Member of the Legislative Council of Quebec
- In office November 2, 1867 – November 15, 1876
- Constituency: Rougemont

Personal details
- Born: November 26, 1816 Quebec City, Lower Canada
- Died: November 15, 1876 (aged 59) Saint-Marc-sur-Richelieu
- Party: Conservative Party of Quebec
- Spouse: Elizabeth Fraser
- Profession: Notary and seigneur

= John Fraser de Berry =

Canadian lawyer and politician

John Fraser de Berry (November 26, 1816 – November 15, 1876) was a Canadian lawyer and politician in Quebec.

Fraser de Berry was born at Laval, Lower Canada, in 1816. He was the son of Simon Fraser, a doctor and officer of the 42nd Regiment of Royal Highlanders (Black Watch). He was the seigneur of Contrecoeur and of Cournoyer.
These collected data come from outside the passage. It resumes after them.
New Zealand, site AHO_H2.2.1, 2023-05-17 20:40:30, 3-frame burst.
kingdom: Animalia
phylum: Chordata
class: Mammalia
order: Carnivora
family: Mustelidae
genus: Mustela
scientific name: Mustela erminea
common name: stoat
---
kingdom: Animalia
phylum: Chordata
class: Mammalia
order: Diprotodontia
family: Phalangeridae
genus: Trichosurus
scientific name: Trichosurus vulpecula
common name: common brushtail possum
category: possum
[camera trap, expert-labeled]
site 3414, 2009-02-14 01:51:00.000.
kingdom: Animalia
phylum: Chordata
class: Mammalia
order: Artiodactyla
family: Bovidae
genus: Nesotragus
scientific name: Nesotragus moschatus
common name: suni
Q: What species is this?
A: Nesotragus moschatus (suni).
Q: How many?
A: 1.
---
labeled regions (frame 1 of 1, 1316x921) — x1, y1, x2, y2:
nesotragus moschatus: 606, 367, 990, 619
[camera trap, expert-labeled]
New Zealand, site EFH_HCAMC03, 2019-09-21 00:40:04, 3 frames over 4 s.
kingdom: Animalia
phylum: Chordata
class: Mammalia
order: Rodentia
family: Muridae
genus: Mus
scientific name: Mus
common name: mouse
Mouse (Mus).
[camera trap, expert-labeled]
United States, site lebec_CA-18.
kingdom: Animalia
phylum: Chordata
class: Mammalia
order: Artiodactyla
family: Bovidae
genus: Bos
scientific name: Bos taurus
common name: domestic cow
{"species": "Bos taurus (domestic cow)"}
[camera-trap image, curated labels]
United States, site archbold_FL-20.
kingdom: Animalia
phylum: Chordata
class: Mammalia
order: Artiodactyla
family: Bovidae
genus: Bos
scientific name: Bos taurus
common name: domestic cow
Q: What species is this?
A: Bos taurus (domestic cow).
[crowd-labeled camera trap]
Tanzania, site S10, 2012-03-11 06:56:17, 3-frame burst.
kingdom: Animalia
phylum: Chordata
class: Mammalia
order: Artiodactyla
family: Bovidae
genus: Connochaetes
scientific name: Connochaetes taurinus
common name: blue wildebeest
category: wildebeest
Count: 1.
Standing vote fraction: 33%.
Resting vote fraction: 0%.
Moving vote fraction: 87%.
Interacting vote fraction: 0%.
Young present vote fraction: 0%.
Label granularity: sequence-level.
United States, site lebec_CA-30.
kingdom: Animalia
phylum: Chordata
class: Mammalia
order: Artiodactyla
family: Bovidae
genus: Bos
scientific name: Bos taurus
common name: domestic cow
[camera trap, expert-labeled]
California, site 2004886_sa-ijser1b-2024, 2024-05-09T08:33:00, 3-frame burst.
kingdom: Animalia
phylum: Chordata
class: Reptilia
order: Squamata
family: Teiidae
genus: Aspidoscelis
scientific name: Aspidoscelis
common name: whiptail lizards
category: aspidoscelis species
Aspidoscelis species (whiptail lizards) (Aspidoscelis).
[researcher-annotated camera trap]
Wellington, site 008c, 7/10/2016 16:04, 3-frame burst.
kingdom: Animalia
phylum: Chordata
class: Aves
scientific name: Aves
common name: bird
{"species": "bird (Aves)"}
In 1842, he married Elizabeth Fraser, his cousin.

Admitted as a notary in 1839, Fraser de Berry became president of the commission for Small Claims. He was the Chief of the New Clan Fraser of the province of Quebec and a major of the reserve militia for Verchères. He was also the president of the Société Saint-Jean-Baptiste.

Fraser de Berry stood for election for the Montarville division of the Legislative Council of the Province of Canada in 1858, but was defeated. Upon Confederation in 1867, he was appointed to the Legislative Council of Quebec, for the division of Rougemont. He was a supporter of the Conservative party of Quebec. Originally known simply as "John Fraser", he added the ancient name of his family, "de Berry", upon his appointment to the Legislative Council.

Fraser de Berry died in office on November 15, 1876.